WRITTEN PROBLEM: Please write out the material below exactly as given.

####

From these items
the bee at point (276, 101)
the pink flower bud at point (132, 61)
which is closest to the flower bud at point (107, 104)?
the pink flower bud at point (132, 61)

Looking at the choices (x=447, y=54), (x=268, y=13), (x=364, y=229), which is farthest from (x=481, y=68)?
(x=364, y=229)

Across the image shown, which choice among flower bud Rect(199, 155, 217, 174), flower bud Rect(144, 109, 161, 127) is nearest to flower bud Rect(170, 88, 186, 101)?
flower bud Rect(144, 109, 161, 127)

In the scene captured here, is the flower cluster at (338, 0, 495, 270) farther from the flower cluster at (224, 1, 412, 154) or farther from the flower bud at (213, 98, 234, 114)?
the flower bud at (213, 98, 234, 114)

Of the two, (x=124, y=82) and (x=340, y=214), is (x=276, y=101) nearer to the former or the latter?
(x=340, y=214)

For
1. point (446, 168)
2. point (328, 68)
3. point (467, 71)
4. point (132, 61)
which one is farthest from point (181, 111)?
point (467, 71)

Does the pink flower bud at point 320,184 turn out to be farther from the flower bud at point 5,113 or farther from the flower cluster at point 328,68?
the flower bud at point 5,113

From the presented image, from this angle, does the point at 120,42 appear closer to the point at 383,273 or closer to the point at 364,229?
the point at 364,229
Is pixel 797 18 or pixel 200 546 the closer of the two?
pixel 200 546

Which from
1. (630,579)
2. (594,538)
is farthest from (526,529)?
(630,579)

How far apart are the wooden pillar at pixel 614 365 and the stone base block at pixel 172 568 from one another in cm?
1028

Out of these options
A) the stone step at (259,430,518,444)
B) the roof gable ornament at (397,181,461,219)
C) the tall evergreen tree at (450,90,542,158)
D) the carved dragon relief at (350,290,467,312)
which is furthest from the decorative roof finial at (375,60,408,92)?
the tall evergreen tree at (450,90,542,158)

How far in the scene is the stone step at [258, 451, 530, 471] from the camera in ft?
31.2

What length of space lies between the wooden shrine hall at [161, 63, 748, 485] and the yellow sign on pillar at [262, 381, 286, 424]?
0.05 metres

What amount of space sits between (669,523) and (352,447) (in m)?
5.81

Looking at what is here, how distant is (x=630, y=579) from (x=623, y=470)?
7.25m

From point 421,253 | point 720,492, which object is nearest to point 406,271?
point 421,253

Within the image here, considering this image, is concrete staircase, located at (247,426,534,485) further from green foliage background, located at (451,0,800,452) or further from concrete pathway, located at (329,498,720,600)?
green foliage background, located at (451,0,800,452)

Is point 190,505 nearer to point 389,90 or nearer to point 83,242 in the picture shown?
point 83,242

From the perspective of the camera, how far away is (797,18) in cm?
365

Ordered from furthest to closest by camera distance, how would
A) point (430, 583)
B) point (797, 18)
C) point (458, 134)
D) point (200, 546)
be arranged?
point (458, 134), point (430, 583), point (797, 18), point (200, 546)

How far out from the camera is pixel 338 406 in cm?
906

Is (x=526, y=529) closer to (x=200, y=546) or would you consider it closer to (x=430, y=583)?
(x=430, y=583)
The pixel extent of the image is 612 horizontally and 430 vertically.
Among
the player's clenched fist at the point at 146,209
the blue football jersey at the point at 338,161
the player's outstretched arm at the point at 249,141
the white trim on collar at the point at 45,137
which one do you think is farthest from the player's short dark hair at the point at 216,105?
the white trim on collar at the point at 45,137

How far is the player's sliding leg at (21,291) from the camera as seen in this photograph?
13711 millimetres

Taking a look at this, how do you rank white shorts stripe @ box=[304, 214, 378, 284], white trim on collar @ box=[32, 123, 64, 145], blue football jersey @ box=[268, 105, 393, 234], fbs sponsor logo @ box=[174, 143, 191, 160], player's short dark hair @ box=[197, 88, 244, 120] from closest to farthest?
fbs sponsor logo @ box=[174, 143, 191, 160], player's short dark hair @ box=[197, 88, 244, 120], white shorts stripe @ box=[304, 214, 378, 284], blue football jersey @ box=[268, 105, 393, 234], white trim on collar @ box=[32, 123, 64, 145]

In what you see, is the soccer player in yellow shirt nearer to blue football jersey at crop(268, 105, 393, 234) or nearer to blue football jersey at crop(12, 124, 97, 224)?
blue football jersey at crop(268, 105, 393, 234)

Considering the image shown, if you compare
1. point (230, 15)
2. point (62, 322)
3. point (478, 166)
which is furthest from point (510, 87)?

####

OUTPUT OF THE EXERCISE:
From these items
the bee at point (276, 101)
the pink flower bud at point (132, 61)
which is closest to the flower bud at point (107, 104)?
the pink flower bud at point (132, 61)

Looking at the choices (x=447, y=54), (x=268, y=13), (x=364, y=229), which is farthest from (x=481, y=68)?
(x=364, y=229)

Across the image shown, which choice among flower bud Rect(199, 155, 217, 174), flower bud Rect(144, 109, 161, 127) is nearest to flower bud Rect(170, 88, 186, 101)?
flower bud Rect(144, 109, 161, 127)

In the scene captured here, is the flower cluster at (338, 0, 495, 270) farther from the flower cluster at (224, 1, 412, 154) or farther from the flower bud at (213, 98, 234, 114)?
the flower bud at (213, 98, 234, 114)

Of the two, (x=124, y=82) and (x=340, y=214), is (x=276, y=101) nearer to the former or the latter?
(x=340, y=214)

For
1. point (446, 168)
2. point (328, 68)
3. point (467, 71)
4. point (132, 61)
which one is farthest from point (181, 111)?
point (467, 71)

Does the pink flower bud at point 320,184 turn out to be farther from the flower bud at point 5,113 or farther from the flower cluster at point 328,68?
the flower bud at point 5,113

From the presented image, from this angle, does the point at 120,42 appear closer to the point at 383,273 or closer to the point at 364,229?
the point at 364,229
Is pixel 797 18 or pixel 200 546 the closer of the two?
pixel 200 546

Which from
1. (630,579)
2. (594,538)
is farthest from (526,529)?
(630,579)

How far apart are the wooden pillar at pixel 614 365 and the stone base block at pixel 172 568 from one another in cm?
1028

Out of these options
A) the stone step at (259,430,518,444)
B) the roof gable ornament at (397,181,461,219)
C) the tall evergreen tree at (450,90,542,158)
D) the carved dragon relief at (350,290,467,312)
which is furthest from the decorative roof finial at (375,60,408,92)?
the tall evergreen tree at (450,90,542,158)

How far in the scene is the stone step at [258, 451, 530, 471] from the camera in ft?
31.2

What length of space lies between the wooden shrine hall at [161, 63, 748, 485] and the yellow sign on pillar at [262, 381, 286, 424]?
0.05 metres

What amount of space sits between (669,523) and (352,447) (in m)?
5.81

Looking at what is here, how distant is (x=630, y=579) from (x=623, y=470)?
7.25m

From point 421,253 | point 720,492, which object is nearest to point 406,271?
point 421,253

Within the image here, considering this image, is concrete staircase, located at (247,426,534,485) further from green foliage background, located at (451,0,800,452) or further from concrete pathway, located at (329,498,720,600)?
green foliage background, located at (451,0,800,452)

Is point 190,505 nearer to point 389,90 or nearer to point 83,242 in the picture shown?
point 83,242

From the perspective of the camera, how far away is (797,18) in cm?
365

Ordered from furthest to closest by camera distance, how would
A) point (430, 583)
B) point (797, 18)
C) point (458, 134)
D) point (200, 546)
be arranged?
point (458, 134), point (430, 583), point (797, 18), point (200, 546)

How far out from the camera is pixel 338 406 in cm?
906

Is (x=526, y=529) closer to (x=200, y=546) or would you consider it closer to (x=430, y=583)?
(x=430, y=583)
The pixel extent of the image is 612 horizontally and 430 vertically.
Among
the player's clenched fist at the point at 146,209
the blue football jersey at the point at 338,161
the player's outstretched arm at the point at 249,141
the white trim on collar at the point at 45,137
which one do you think is farthest from the player's short dark hair at the point at 216,105?
the white trim on collar at the point at 45,137

How far is the player's sliding leg at (21,291) from the camera as seen in this photograph?
13711 millimetres

Taking a look at this, how do you rank white shorts stripe @ box=[304, 214, 378, 284], white trim on collar @ box=[32, 123, 64, 145], blue football jersey @ box=[268, 105, 393, 234], fbs sponsor logo @ box=[174, 143, 191, 160], player's short dark hair @ box=[197, 88, 244, 120] from closest to farthest?
fbs sponsor logo @ box=[174, 143, 191, 160], player's short dark hair @ box=[197, 88, 244, 120], white shorts stripe @ box=[304, 214, 378, 284], blue football jersey @ box=[268, 105, 393, 234], white trim on collar @ box=[32, 123, 64, 145]

In what you see, is the soccer player in yellow shirt nearer to blue football jersey at crop(268, 105, 393, 234) or nearer to blue football jersey at crop(12, 124, 97, 224)?
blue football jersey at crop(268, 105, 393, 234)

Considering the image shown, if you compare
1. point (230, 15)
2. point (62, 322)
3. point (478, 166)
which is furthest from point (510, 87)?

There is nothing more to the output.